I found this post in my Drafts folder from 2010. Why didn’t I post it? There are lots more where this came from, drafts from beyond the grave…
An interesting take on prayer and why you don’t seem to get an answer.
God answering prayer violates free will. Theists, whether Christians or otherwise claim that God intervenes in the world but simultaneously state that God can’t make us do good because this violates free will. But doesn’t any intervention by God into human affairs constitute a violation of free will? Why in one case can God affect and/or control human behavior without violating free will but in another case God’s action does? Is there a limit to how much God can intervene in human affairs before it becomes a violation of free will? Five percent of the time? How about ten? To me it seems a clear double standard that is in need of an explanation.

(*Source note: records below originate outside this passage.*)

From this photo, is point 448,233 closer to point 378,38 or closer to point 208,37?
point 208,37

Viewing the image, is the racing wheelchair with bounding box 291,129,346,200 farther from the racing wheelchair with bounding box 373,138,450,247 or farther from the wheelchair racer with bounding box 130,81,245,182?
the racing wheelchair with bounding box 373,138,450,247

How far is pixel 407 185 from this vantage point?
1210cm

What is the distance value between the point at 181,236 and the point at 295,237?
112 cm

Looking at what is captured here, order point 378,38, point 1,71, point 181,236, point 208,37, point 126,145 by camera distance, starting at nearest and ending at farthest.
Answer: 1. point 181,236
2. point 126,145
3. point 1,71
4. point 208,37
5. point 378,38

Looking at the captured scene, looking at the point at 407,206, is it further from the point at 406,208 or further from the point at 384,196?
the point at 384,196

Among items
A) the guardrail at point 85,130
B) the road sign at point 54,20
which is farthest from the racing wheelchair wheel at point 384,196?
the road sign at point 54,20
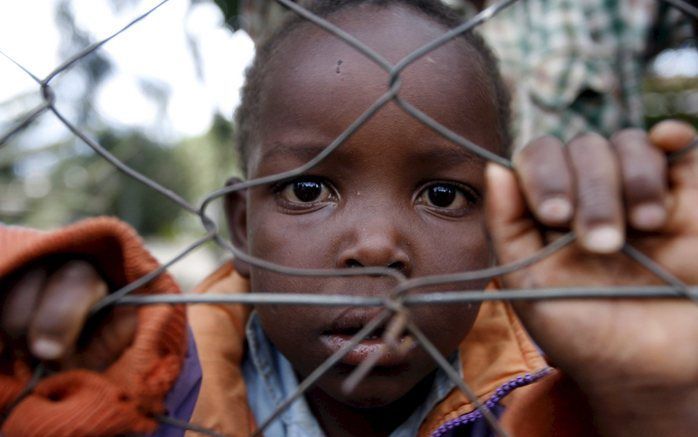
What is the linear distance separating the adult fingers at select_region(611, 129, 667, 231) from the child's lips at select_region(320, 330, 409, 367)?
0.28m

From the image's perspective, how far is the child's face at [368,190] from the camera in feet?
1.99

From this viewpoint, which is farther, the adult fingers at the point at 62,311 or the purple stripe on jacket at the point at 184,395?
the purple stripe on jacket at the point at 184,395

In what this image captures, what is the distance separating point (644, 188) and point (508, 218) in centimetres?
9

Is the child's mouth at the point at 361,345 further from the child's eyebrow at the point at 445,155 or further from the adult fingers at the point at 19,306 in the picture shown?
the adult fingers at the point at 19,306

If one abandons the notion that God can intervene in the world to answer prayer God all of a sudden looks much different. Gone is the notion that the Holocaust could have been prevented and was part of God’s divine and “awesome” plan. Gone is the immense power for God to take sides in war as illustrated in the Hebrew Bible. Gone is a God that plays favorites. No longer can God be omnipotent as previously understood because God lacks the power to act in the world. For many who begin to interpret the divine in this non-theistic new light, God then becomes synonymous with love, creative energy and relatedness. Just because the theology of yesterday is insufficient for our modern standards doesn’t mean we need to abandon God, religion or appreciation for the divine.